I didn't know what to do with the contents. What would I do with his shirt? much less with unwashed socks and underwear? I suddenly had a vision of Marie Curie sitting before the fire, in a paroxysm of grief, cutting her dead husband's clothes into pieces and throwing them into the fire. I could relate. Reality rapidly reasserted itself, far too hot for a fire in June and surely modern synthetics would not burn like Pierre's Parisian linen. I couldn't bear to actually take anything out of the box, I just looked. I finally called my best friend - who asked the very sensible question, do you need to DO anything with what's in the box right now? It's not as if I'm so short on storage space that I can keep only the bare necessities. So, no, there's nothing that must be done right this moment. I talked to her, poked at the box's content a bit more (his watch, a mass spec with his scribbled notes) and finally decided to close it up, label it and put it away for another time.
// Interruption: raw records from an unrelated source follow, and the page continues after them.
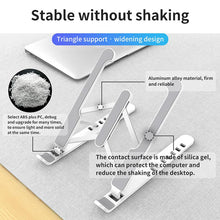 Notebook Computer Stand Anti-Skid Heat Dissipation Base Foldable Lifting Stand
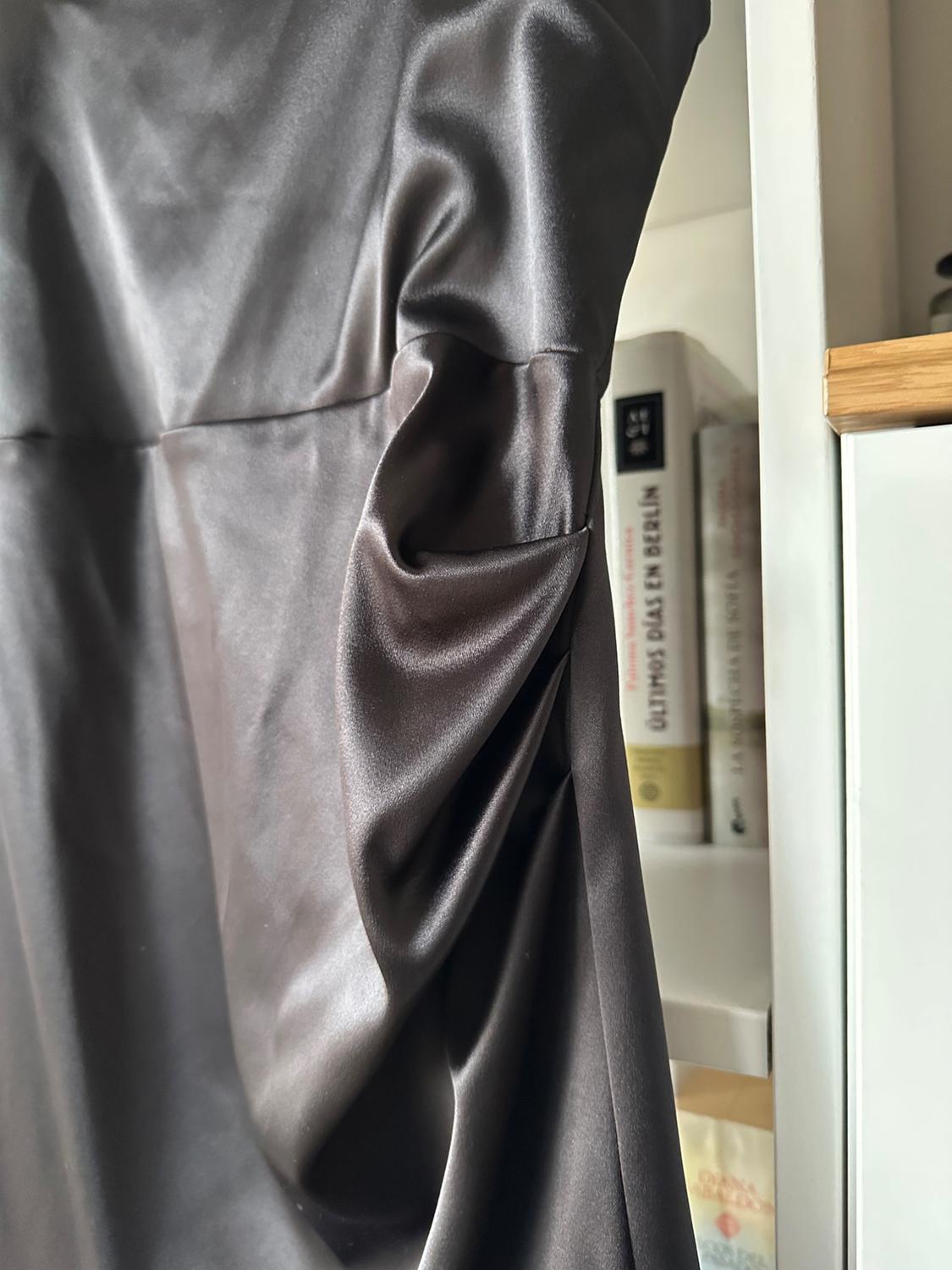 SATIN MINI DRESS - Image 3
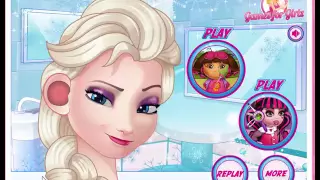 NEW Disney. Мультфильм для девочек. Принцесса Эльза лечит уши Elsa Ear Doctor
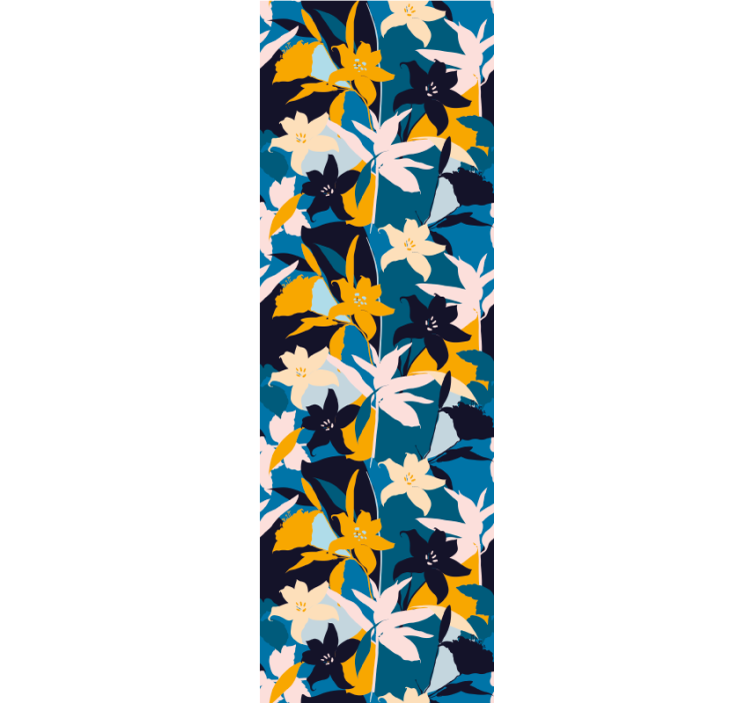 Tapet flori model abstract colorat - TenStickers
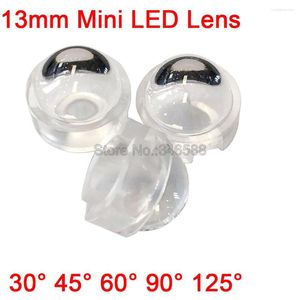 10pcs 13mm Dışbükey LED Lens Reflektör Kolimatörü 30 45 60 90 120 Derece 1W 3W 5W Yüksek Güçlü LED'ler için Tutucu / Fikalasyona Gerek Yok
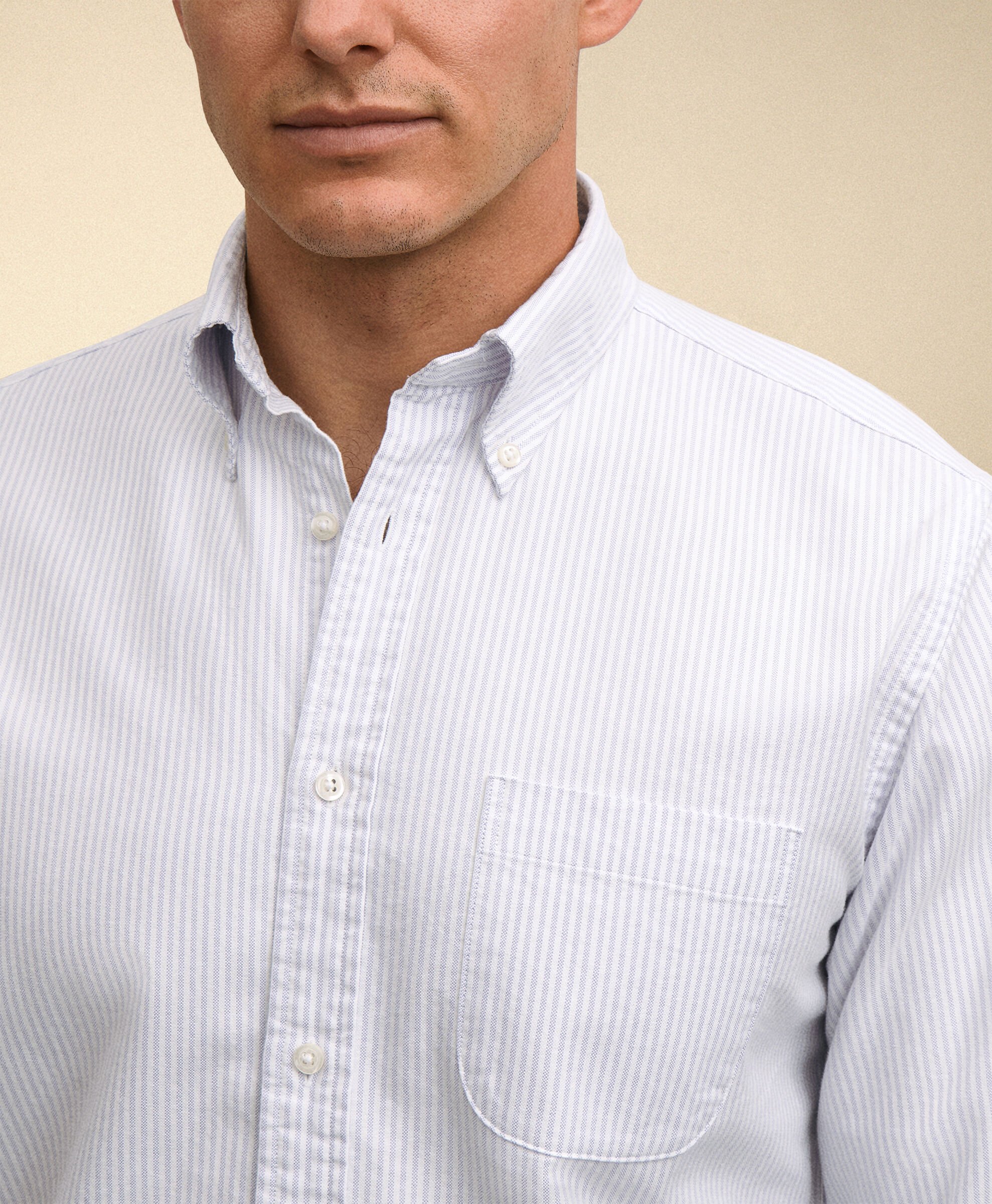 Regular Fit Oxford Shirt with Button Down Collar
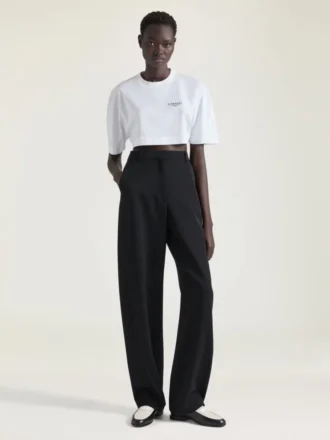 Pantaloni sartoriali Cocoon in lana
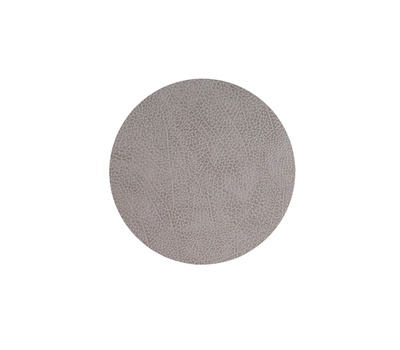 LINDDNA 98862 HIPPO anthracite-grey Подстаканник из натуральной кожи круглый, диаметр 10 см, толщина 1,6 мм, фото 1 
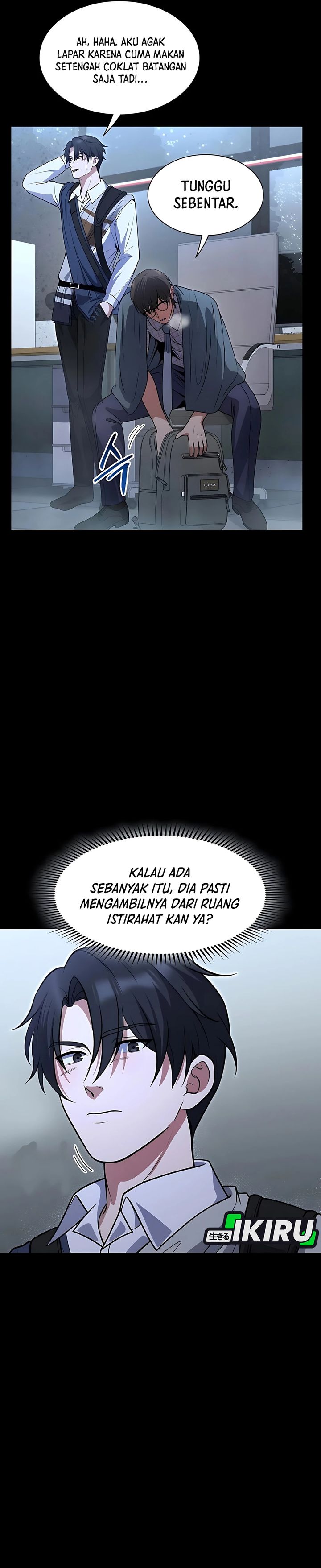 Halaman 19 dari Office Worker in the Ice Age Apocalypse Chapter 4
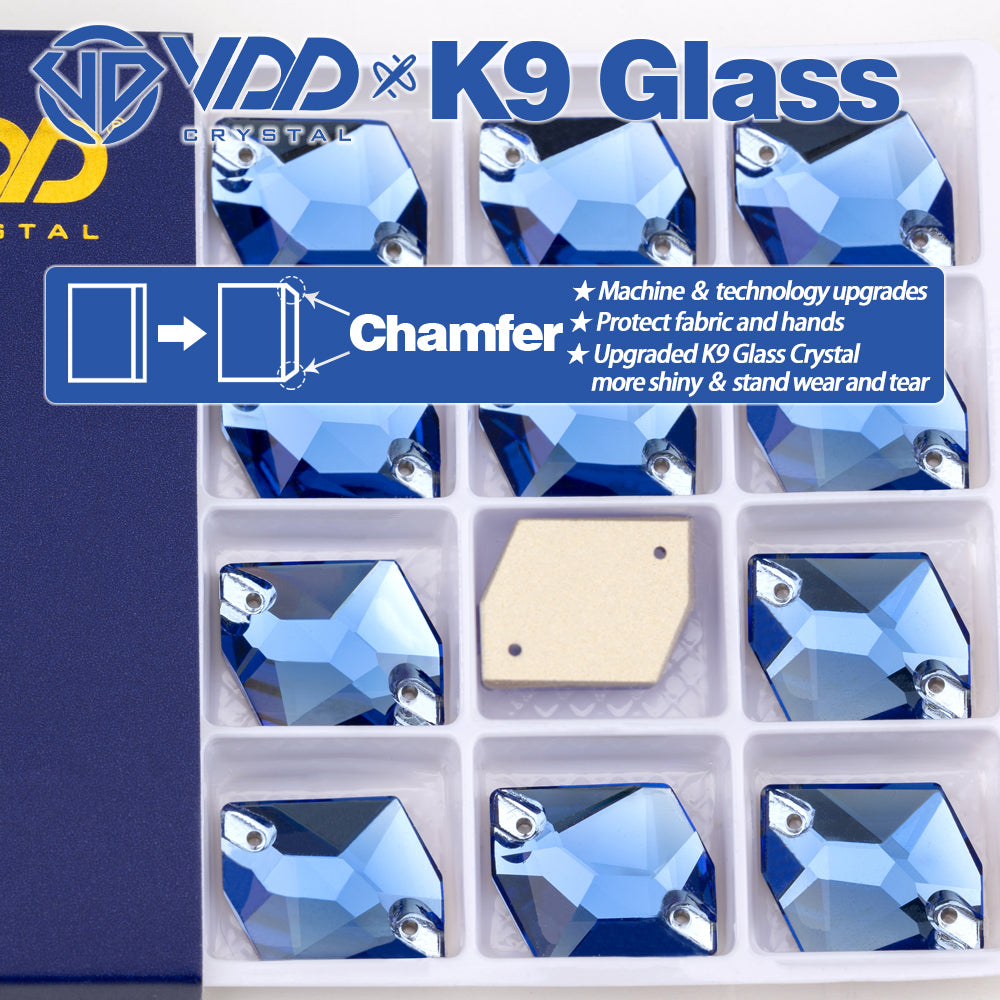 VDD S117 Royal Blue Cosmic K9 Glass Sew On Rhinestones High Quality AAAAA Crystal Flatback Sewing Strass Stones DB-S117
I suspect I subconsciously knew these objects were somewhere, and was therefore devoting internal space to wondering about when and how I would encounter them again. Even though I didn't move them out physically, I certainly feel as if some space was cleared around them internally. I wish I understood why I felt compelled to pray over the box before I put it away.
Yet another mystery is what those things were doing in that box in the first place? My best guess is that my mother would have put all these things aside for me to deal with later, though I'm sure she didn't intend it to be this much later. She was staying in our guest room cum study at the time, which might explain why it ended up packed with things theological.